Australian Shepherds require a great deal of exercise and activity. The Australian Shepherd is well suited to life in the country, but can do well if they have ample space to run around in, preferably in a fenced yard. They will require daily runs or walks, and several play sessions. Aussies that live in small apartments or are tied up in the yard will not thrive; they simply must have an outlet for their energy.

Obedience training is very important, in order to curb the herding instinct and help socialize the dog. Australian Shepherds can be very protective, and training can help to calm barking or stop them from becoming overly protective. Obedience class will also establish the owner as the leader.

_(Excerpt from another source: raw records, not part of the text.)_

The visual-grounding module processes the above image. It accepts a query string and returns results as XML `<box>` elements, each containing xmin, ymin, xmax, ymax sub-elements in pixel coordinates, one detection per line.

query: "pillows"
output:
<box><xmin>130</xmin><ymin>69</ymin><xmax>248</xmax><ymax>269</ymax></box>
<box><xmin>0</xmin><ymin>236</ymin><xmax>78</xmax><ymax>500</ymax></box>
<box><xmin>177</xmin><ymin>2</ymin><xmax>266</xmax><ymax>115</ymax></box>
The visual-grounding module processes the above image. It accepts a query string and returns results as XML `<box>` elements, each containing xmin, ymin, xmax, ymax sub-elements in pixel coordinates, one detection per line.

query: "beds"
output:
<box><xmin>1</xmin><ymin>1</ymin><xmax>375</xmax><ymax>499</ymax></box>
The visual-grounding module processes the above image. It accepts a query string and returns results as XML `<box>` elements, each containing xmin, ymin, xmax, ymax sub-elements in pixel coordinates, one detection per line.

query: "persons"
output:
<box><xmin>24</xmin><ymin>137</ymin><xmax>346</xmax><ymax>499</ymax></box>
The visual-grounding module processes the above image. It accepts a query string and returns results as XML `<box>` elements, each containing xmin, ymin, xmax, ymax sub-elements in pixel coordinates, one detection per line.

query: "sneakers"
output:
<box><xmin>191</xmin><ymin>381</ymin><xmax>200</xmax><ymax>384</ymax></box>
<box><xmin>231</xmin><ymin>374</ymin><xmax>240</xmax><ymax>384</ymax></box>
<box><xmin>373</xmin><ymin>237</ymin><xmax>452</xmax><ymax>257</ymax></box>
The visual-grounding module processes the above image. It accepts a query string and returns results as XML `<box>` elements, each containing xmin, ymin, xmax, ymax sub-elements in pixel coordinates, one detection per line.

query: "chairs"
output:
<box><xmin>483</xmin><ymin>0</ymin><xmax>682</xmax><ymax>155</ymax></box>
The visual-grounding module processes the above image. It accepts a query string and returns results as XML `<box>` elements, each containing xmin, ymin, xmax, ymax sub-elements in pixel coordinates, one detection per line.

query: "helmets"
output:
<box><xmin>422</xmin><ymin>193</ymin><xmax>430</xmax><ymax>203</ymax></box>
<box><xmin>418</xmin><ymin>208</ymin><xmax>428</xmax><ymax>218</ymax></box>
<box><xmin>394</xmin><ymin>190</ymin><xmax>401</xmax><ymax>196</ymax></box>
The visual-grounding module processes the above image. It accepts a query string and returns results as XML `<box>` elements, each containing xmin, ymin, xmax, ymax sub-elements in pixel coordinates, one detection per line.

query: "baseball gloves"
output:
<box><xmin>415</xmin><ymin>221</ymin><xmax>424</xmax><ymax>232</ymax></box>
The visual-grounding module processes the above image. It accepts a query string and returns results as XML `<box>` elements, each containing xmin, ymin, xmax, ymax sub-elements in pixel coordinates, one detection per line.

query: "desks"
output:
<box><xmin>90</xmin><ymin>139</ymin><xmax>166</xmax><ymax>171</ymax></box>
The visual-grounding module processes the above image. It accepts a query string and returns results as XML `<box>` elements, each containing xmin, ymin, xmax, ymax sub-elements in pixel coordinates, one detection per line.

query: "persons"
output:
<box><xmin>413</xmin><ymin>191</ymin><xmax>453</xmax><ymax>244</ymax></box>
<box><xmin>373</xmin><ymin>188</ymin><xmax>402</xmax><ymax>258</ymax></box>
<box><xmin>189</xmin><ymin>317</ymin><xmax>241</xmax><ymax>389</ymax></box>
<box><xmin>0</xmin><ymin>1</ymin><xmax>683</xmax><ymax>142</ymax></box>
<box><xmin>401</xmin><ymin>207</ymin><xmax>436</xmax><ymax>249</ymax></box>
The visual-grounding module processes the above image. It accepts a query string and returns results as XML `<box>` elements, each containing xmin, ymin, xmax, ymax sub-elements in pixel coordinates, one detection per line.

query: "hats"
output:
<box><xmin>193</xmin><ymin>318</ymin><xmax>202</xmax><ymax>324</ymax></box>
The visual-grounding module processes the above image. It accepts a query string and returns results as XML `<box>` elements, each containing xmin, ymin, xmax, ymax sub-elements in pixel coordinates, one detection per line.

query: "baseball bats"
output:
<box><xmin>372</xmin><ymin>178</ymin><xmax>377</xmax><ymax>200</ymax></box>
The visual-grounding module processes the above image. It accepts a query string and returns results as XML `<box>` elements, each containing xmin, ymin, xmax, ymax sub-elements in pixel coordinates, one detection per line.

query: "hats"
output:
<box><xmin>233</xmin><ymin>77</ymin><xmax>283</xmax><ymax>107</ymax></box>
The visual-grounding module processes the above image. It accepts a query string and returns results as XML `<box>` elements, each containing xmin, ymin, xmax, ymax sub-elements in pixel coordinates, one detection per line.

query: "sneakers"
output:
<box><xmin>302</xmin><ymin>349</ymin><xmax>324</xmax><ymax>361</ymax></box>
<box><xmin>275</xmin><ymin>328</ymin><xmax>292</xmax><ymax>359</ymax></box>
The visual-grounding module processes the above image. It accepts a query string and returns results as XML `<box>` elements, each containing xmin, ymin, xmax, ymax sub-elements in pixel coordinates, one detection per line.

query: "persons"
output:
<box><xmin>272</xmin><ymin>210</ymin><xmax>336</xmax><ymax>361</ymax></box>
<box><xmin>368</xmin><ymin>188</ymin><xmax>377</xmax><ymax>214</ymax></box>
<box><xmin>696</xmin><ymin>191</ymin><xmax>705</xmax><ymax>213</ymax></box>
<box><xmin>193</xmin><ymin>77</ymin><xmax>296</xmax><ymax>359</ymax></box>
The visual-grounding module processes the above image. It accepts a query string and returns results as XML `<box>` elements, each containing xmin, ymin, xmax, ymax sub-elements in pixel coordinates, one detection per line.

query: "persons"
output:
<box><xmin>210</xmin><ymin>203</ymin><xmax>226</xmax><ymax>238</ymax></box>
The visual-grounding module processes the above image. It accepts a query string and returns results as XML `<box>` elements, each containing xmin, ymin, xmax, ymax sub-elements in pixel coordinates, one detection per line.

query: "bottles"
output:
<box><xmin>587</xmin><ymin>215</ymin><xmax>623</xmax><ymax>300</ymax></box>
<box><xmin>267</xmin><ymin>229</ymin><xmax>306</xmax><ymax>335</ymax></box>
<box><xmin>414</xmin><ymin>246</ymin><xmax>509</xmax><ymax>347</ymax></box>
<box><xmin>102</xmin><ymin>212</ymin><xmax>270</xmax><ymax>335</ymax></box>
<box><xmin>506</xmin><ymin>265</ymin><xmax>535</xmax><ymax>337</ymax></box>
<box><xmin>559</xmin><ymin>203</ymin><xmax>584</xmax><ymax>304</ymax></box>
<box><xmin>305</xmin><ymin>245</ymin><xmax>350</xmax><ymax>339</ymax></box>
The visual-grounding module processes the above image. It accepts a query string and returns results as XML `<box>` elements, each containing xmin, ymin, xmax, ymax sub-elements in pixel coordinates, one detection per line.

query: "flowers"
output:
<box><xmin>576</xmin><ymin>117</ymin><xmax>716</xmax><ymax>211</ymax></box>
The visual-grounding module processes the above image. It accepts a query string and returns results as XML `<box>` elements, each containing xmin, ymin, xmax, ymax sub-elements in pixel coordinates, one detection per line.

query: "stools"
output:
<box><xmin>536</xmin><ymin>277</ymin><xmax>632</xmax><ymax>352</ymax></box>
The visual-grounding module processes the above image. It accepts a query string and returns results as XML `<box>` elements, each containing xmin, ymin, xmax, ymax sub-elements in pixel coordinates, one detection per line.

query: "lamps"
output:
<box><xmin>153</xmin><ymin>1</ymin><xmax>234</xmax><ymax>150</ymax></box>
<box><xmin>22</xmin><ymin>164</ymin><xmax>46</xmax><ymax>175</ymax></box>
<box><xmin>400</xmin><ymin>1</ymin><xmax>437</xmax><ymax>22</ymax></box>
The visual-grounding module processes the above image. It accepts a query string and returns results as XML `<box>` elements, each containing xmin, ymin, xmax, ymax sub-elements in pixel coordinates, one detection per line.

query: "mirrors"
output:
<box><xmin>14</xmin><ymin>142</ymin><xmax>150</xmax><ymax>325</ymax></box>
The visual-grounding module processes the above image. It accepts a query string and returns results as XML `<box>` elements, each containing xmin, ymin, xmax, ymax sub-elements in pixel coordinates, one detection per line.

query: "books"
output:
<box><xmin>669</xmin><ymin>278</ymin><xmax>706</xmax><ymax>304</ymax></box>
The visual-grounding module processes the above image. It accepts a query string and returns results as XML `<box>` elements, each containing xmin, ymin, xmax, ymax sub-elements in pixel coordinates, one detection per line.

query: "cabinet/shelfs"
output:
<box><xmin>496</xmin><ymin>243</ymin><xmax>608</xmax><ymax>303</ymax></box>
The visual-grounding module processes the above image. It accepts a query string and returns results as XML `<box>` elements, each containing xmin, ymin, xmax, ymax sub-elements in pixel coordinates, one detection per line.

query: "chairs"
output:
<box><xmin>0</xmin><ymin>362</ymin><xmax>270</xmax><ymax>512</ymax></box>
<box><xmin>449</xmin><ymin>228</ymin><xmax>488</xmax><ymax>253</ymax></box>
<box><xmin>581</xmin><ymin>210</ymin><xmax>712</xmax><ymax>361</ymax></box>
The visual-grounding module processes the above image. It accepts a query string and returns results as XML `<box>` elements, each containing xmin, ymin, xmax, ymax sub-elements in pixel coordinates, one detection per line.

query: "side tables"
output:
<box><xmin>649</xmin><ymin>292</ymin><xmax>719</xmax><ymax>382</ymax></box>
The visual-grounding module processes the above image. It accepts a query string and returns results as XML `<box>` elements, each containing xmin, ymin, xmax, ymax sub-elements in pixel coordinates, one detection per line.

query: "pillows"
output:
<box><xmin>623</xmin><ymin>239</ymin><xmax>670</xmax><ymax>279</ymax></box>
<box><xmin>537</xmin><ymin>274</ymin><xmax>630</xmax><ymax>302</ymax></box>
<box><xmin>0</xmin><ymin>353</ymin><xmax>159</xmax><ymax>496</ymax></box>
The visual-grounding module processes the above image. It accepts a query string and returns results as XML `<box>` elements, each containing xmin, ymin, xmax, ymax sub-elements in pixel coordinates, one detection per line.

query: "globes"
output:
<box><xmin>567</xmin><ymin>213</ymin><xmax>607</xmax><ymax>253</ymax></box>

It is recommended that Aussies begin training within the first year of life.

Owning an Australian Shepherd

Australian Shepherds are more suited to an owner who wants to go for a long run rather than one who wants to watch a lengthy movie from the couch. Because they are so energetic, Aussies often end up at pet shelters and rescue groups because their owners were unaware of how active the breed is. Potential owners should visit reputable breeders or other Aussie owners to become familiar with the dog. Because Australian Shepherds can experience hereditary illnesses, it is imperative to make sure the breeder is licensed and has a good reputation. Potential owners should ask a lot of questions about the puppy’s background in order to ensure they are getting a healthy dog. Adult Australian Shepherds that are adopted from shelters also make excellent pets. With the right amount of patience and consistency, any dog can be retrained, leading to successful pet ownership.